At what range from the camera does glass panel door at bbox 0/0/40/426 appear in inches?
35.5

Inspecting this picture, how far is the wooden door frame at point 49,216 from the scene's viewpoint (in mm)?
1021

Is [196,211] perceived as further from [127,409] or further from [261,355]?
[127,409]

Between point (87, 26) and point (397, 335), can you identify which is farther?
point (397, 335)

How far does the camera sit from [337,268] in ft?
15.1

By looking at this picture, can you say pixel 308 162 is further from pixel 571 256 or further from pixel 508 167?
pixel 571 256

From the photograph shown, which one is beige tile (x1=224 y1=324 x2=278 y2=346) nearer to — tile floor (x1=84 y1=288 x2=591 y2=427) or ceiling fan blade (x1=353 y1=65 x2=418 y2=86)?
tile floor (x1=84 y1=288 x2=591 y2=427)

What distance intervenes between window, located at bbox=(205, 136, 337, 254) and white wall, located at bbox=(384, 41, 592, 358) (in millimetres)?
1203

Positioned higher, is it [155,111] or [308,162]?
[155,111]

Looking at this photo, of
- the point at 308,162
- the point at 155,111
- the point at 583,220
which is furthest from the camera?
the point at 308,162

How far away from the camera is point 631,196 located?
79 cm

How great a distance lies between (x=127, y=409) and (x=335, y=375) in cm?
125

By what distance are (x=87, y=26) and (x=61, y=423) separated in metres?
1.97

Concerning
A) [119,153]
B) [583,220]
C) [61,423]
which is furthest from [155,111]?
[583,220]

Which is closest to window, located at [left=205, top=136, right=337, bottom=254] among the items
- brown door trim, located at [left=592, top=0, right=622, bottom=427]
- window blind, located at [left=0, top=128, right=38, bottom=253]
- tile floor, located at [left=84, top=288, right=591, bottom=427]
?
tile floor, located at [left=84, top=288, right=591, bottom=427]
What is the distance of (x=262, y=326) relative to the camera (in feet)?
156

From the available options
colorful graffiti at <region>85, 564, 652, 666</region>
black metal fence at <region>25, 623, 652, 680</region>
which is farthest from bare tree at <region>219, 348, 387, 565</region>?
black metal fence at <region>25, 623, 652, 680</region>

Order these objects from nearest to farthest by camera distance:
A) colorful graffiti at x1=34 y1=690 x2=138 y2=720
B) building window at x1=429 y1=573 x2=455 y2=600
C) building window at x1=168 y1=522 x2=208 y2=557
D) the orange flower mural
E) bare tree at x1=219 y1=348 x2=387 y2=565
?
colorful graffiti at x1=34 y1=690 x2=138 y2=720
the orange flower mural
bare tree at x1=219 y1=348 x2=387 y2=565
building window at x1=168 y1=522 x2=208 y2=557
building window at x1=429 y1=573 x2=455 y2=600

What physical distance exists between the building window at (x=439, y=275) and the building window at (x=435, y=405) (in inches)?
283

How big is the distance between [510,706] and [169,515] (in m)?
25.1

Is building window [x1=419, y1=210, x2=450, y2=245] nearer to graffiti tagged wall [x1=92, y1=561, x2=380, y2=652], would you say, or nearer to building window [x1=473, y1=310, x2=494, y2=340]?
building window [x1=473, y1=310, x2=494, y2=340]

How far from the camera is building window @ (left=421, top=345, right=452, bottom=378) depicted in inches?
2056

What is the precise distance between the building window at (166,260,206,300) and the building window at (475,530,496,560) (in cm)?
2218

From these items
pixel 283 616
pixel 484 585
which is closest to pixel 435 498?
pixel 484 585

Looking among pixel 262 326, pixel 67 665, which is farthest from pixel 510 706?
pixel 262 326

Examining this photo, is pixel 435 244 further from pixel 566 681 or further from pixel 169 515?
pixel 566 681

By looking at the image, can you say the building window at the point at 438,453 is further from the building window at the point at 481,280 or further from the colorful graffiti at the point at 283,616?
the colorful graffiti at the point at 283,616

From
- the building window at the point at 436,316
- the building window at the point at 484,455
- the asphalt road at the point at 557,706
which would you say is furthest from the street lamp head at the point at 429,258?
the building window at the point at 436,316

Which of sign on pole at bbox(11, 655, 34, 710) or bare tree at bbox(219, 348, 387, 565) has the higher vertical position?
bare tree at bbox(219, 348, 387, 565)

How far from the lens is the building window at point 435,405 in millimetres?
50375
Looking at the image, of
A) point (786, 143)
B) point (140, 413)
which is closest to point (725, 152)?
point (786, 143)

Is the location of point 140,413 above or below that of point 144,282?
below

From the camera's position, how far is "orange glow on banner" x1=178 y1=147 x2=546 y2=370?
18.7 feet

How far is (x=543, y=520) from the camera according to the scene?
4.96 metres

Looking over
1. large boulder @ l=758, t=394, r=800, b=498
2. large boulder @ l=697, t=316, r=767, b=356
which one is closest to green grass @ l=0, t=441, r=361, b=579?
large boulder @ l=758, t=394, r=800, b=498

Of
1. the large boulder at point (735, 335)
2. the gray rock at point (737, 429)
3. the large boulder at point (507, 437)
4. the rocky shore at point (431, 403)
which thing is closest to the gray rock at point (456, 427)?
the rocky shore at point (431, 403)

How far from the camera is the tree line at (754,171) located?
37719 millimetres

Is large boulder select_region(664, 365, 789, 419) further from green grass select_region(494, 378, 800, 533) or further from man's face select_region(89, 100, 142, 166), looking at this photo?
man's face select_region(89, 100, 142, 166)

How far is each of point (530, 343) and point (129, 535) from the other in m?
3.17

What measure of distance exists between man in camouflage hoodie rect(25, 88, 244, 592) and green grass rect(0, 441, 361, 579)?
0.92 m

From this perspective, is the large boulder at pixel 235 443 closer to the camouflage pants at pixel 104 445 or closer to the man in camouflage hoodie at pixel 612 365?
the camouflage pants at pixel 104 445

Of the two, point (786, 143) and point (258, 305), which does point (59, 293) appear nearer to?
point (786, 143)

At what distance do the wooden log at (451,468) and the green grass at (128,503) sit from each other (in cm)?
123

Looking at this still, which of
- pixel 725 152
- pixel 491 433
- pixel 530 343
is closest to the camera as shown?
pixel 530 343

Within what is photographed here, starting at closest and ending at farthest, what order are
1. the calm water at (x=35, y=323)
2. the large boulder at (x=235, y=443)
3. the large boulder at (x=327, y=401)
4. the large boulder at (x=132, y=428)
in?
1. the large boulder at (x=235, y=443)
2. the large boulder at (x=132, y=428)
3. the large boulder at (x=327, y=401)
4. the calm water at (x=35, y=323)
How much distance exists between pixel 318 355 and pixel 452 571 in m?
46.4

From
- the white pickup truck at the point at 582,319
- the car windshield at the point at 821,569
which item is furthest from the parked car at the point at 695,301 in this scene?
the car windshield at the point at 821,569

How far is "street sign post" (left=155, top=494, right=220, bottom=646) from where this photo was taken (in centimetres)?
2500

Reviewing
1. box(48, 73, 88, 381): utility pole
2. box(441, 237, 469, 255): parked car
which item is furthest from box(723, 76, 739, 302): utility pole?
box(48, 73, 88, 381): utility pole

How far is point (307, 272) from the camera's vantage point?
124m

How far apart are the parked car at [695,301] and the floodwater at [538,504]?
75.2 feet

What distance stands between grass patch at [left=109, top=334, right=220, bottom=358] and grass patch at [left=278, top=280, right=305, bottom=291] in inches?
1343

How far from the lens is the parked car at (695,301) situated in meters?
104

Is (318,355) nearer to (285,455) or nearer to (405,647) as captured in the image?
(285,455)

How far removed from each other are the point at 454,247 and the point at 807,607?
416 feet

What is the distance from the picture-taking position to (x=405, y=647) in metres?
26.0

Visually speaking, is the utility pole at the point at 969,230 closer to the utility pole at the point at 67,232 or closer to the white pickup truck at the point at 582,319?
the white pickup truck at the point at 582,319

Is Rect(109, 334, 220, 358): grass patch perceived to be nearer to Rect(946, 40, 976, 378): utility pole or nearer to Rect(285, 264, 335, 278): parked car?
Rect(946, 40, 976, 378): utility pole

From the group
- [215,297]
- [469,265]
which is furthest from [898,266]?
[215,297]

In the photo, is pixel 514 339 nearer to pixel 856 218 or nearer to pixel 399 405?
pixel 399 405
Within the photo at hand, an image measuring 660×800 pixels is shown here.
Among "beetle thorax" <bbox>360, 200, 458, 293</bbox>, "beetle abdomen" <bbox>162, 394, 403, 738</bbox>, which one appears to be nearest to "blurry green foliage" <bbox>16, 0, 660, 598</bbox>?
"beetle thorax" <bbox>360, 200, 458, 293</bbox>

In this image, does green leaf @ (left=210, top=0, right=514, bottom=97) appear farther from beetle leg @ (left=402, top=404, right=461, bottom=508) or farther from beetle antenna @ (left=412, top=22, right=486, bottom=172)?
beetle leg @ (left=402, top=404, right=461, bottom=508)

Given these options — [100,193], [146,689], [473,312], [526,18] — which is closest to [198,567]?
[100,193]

> _Problem details_: Output the lines of the items, starting at the line that contains "How far removed" and ending at the last line of the items, as a JSON list of strings with one string per line and blank lines left out.

> _Task answer_:
[
  "How far removed from each other are the point at 454,247 and the point at 807,607?",
  "416 feet",
  "What is the distance from the picture-taking position to (x=405, y=647) in metres?",
  "26.0",
  "Visually speaking, is the utility pole at the point at 969,230 closer to the utility pole at the point at 67,232 or closer to the white pickup truck at the point at 582,319?",
  "the white pickup truck at the point at 582,319",
  "Is Rect(109, 334, 220, 358): grass patch perceived to be nearer to Rect(946, 40, 976, 378): utility pole or nearer to Rect(285, 264, 335, 278): parked car?",
  "Rect(946, 40, 976, 378): utility pole",
  "From the group",
  "- [215,297]",
  "- [469,265]",
  "which is furthest from [898,266]?",
  "[215,297]",
  "In the photo, is pixel 514 339 nearer to pixel 856 218 or nearer to pixel 399 405?",
  "pixel 399 405",
  "Within the photo at hand, an image measuring 660×800 pixels is shown here.",
  "Among \"beetle thorax\" <bbox>360, 200, 458, 293</bbox>, \"beetle abdomen\" <bbox>162, 394, 403, 738</bbox>, which one appears to be nearest to \"blurry green foliage\" <bbox>16, 0, 660, 598</bbox>?",
  "\"beetle thorax\" <bbox>360, 200, 458, 293</bbox>",
  "In this image, does green leaf @ (left=210, top=0, right=514, bottom=97) appear farther from beetle leg @ (left=402, top=404, right=461, bottom=508) or farther from beetle antenna @ (left=412, top=22, right=486, bottom=172)?",
  "beetle leg @ (left=402, top=404, right=461, bottom=508)",
  "Given these options — [100,193], [146,689], [473,312], [526,18] — which is closest to [198,567]?",
  "[100,193]"
]